(Provided text):
---

It will be faster to work with NumPy arrays throughout, so let’s save those here.

[3]:
d = df['Droplet Diameter (um)'].values
ell = df['Spindle Length (um)'].values
data = df[['Droplet Diameter (um)', 'Spindle Length (um)']].values

Pairs bootstrap

Given a frequentist interpretation of probability, if we would like to understand how much our final statistical functionals or parameter estimates may vary if we were to repeat the experiment, we need to conduct a bootstrap on this data set. As a first pass, we will revisit the use of the pairs bootstrap, with the code from Lesson 7 reproduced here.

[4]:
@numba.njit
def draw_bs_sample(data):
    """Draw a bootstrap sample from a 1D data set."""
    return np.random.choice(data, size=len(data))

@numba.njit
def draw_bs_pairs(x, y):
    """Draw a pairs bootstrap sample."""
    inds = np.arange(len(x))
    bs_inds = draw_bs_sample(inds)

    return x[bs_inds], y[bs_inds]
[5]:
# draw bootstrapped pairs
bs_d, bs_ell = draw_bs_pairs(d, ell)

Let’s take it for a spin and see how the bootstrap sample looks.

[6]:
# make a clickable button and checkbox for comparison
button_pairs = pn.widgets.Button(name="Pairs Bootstrap!", button_type="primary")
empirical = pn.widgets.Checkbox(name="original data", value=False)

# define a bootstrap and plot function
@pn.depends(button_pairs.param.clicks, empirical.param.value)
def bs_and_plot(_, empirical):

    bs_d, bs_ell = draw_bs_pairs(d, ell)

    p = hv.Scatter(data=(bs_d, bs_ell),
                      kdims=["Droplet Diameter (um)"],
                      vdims=["Spindle Length (um)"]
                     ).opts(
                        xlim=(20, 225),
                        ylim=(18, 50),
                        color="#483d8b")
    if empirical==True:
        return hv.Scatter(data=(d, ell)) * p
    return p

plot = pn.Column(button_pairs, bs_and_plot)
pn.Row(plot, pn.Column(pn.Spacer(height=80), empirical))
[6]:

Watch the 200+ um point: it either gets chosen or it doesn’t… does this model the variablity well? For now, let’s see how our maximum likelihood parameter estimates might change with different bootstrapped samples. As a reminder, this is the model for spindle length that we have in mind, with parameters \(\gamma\), \(\phi\), and \(\sigma\):

\begin{align} &\mu_i = \frac{\gamma d_i}{\left(1+(\gamma d_i/\phi)^3\right)^{\frac{1}{3}}}, \\[1em] &l_i \sim \text{Norm}(\mu_i, \sigma) \;\forall i. \end{align}

[7]:
def theor_spindle_length(gamma, phi, d):
    """Compute spindle length using mathematical model"""

---

(Data shown):
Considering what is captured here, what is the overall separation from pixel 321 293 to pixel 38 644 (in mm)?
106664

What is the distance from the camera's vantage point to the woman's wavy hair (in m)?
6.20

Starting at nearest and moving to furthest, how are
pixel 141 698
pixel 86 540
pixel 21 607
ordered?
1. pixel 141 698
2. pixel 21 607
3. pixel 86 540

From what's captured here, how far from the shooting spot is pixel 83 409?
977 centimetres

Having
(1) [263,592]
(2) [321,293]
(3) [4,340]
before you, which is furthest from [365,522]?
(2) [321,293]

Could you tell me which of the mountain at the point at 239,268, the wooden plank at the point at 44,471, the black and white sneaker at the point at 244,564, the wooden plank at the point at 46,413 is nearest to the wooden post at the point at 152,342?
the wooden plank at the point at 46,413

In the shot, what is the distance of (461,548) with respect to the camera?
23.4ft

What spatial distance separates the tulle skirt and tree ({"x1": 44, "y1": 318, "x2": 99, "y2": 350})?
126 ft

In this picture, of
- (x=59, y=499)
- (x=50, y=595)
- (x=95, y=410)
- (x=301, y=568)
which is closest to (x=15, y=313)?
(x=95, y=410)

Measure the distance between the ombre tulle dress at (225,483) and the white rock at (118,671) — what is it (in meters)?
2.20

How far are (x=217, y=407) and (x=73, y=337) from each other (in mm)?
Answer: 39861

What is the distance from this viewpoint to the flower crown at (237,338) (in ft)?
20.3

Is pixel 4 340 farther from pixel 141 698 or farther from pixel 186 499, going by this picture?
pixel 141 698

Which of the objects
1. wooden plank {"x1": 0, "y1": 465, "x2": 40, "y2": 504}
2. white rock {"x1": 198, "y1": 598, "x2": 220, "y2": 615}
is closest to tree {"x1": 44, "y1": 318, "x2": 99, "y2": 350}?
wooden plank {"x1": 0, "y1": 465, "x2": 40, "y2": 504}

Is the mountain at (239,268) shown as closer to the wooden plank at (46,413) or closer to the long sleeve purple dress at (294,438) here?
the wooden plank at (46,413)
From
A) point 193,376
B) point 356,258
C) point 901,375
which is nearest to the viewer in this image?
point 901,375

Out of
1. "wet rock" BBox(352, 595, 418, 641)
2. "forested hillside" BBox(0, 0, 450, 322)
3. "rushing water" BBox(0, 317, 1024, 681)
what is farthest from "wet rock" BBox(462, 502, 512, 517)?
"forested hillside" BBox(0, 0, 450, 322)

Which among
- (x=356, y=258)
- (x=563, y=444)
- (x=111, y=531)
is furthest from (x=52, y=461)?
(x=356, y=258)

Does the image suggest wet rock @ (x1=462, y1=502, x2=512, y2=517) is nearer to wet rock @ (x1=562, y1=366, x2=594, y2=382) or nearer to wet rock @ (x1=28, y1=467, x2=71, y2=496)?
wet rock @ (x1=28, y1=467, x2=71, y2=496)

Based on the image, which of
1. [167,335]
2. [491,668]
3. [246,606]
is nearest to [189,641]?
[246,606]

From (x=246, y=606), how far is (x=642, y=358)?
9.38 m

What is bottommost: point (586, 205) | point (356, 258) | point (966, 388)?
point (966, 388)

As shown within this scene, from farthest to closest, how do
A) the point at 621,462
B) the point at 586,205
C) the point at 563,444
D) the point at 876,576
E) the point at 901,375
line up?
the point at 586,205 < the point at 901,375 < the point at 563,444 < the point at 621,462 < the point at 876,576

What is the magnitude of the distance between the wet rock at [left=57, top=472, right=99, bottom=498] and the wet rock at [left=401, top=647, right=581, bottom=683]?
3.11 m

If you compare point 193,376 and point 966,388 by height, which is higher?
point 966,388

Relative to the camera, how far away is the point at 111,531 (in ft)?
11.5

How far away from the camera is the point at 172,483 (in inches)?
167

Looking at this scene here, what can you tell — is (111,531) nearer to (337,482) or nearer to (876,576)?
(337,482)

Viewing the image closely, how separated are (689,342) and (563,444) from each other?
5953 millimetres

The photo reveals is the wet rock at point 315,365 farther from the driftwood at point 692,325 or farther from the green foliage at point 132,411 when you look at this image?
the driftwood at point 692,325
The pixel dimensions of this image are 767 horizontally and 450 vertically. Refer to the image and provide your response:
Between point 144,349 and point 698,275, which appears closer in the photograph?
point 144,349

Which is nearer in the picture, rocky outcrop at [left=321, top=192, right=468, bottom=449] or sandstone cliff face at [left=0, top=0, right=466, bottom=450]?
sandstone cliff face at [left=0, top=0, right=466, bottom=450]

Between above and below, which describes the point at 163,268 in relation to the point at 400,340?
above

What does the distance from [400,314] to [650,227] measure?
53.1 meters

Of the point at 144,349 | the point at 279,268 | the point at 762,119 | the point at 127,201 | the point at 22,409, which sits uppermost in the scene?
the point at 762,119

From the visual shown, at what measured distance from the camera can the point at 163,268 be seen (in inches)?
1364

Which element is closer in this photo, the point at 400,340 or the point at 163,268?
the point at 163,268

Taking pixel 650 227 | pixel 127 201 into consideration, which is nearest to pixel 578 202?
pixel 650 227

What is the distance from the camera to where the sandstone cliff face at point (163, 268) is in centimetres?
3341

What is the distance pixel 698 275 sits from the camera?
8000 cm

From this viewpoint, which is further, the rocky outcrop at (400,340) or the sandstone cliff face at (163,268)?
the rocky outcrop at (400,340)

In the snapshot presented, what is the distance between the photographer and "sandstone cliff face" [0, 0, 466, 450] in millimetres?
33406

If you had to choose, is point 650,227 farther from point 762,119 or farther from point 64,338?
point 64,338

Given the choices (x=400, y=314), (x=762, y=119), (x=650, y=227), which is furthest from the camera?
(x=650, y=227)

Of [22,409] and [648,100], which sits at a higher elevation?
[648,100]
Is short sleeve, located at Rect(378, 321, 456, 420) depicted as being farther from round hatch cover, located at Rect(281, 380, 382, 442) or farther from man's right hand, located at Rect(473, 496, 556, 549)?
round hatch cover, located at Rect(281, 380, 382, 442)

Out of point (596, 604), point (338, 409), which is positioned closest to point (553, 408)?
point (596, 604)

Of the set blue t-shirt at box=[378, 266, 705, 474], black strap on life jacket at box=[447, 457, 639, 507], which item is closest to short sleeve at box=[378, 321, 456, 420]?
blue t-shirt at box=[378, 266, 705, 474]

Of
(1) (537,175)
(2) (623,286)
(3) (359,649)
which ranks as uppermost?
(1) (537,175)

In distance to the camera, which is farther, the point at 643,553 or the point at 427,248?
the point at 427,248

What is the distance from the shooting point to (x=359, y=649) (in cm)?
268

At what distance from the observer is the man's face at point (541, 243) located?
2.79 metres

---

(Challenges):
1. Answer these about the bootstrap tutorial, each in a few words:
(a) Which lesson's code is reproduced for the pairs bootstrap?
(b) What name does the button widget display?
(c) What hex color is set for the scatter points of the bootstrap sample?
2. Render this sentence from the bootstrap tutorial in Spanish: "It will be faster to work with NumPy arrays throughout, so let’s save those here."
3. Please carry the bootstrap tutorial on from the point where it stops.

(Responses by task):
1.
(a) Lesson 7
(b) Pairs Bootstrap!
(c) #483d8b

2. Será más rápido trabajar con arreglos de NumPy en todo momento, así que guardémoslos aquí.

3.
    return gamma * d / np.cbrt(1 + (gamma * d / phi)**3)


def log_likelihood(params, d, ell):
    """Log likelihood of spindle length model."""
    gamma, phi, sigma = params

    if gamma <= 0 or gamma > 1 or phi <= 0:
        return -np.inf

    mu = theor_spindle_length(gamma, phi, d)
    return np.sum(st.norm.logpdf(ell, mu, sigma))


def resid(params, d, ell):
    """Residual for spindle length model."""
    return ell - theor_spindle_length(*params, d)


def spindle_mle(data):
    """Compute MLE for parameters in spindle length model."""
    # Unpack data
    d = data[:, 0]
    ell = data[:, 1]

    res = scipy.optimize.least_squares(
        resid, np.array([0.5, 35]), args=(d, ell), bounds=([0, 0], [1, np.inf])
    )

    # Compute residual sum of squares from optimal params
    rss_mle = np.sum(resid(res.x, d, ell)**2)

    # Compute MLE for sigma
    sigma_mle = np.sqrt(rss_mle / len(d))

    return tuple([x for x in res.x] + [sigma_mle])

With these in hand, we can now get our MLEs.

[8]:
mle_params = spindle_mle(data)

# save these values for later
mle_gamma = mle_params[0]
mle_phi = mle_params[1]
mle_sigma = mle_params[2]

print(f'Value of γ: {np.round(mle_gamma, decimals=2)}')
print(f'Value of φ: {np.round(mle_phi, decimals=2)}')
print(f'Value of σ: {np.round(mle_sigma, decimals=2)}')
Value of γ: 0.86
Value of φ: 38.25
Value of σ: 3.75

Now let’s add in our parameter estimates to our interactive plot. We will add markdown panes to display the estimates.

[9]:
button_pairs_MLE = pn.widgets.Button(name="Pairs Bootstrap + MLE", button_type="primary")
gamma = pn.pane.Markdown("γ*:")
phi = pn.pane.Markdown("φ*:")

@pn.depends(button_pairs_MLE.param.clicks)
def bs_MLE_and_plot(_):
    # construct a pairs bootstrap sample and make the scatter plot
    bs_d, bs_ell = draw_bs_pairs(d, ell)

    scatter = hv.Scatter(
        data=(bs_d, bs_ell),
        kdims=["Droplet Diameter (um)"],
        vdims=["Spindle Length (um)"]
    ).opts(xlim=(20, 225), ylim=(18, 50), color="#483d8b")

    # do MLE and update parameter values to display
    mle_params = spindle_mle(np.vstack((bs_d, bs_ell)).T)
    gamma.object = f"γ*: {np.round(mle_params[0], decimals=2)}"
    phi.object = f"φ*: {np.round(mle_params[1], decimals=2)} µm"

    # compute theoretical curve using MLE parameters
    d_theor = np.linspace(0, 250, 200)
    ell_theor = theor_spindle_length(*mle_params[:-1], d_theor)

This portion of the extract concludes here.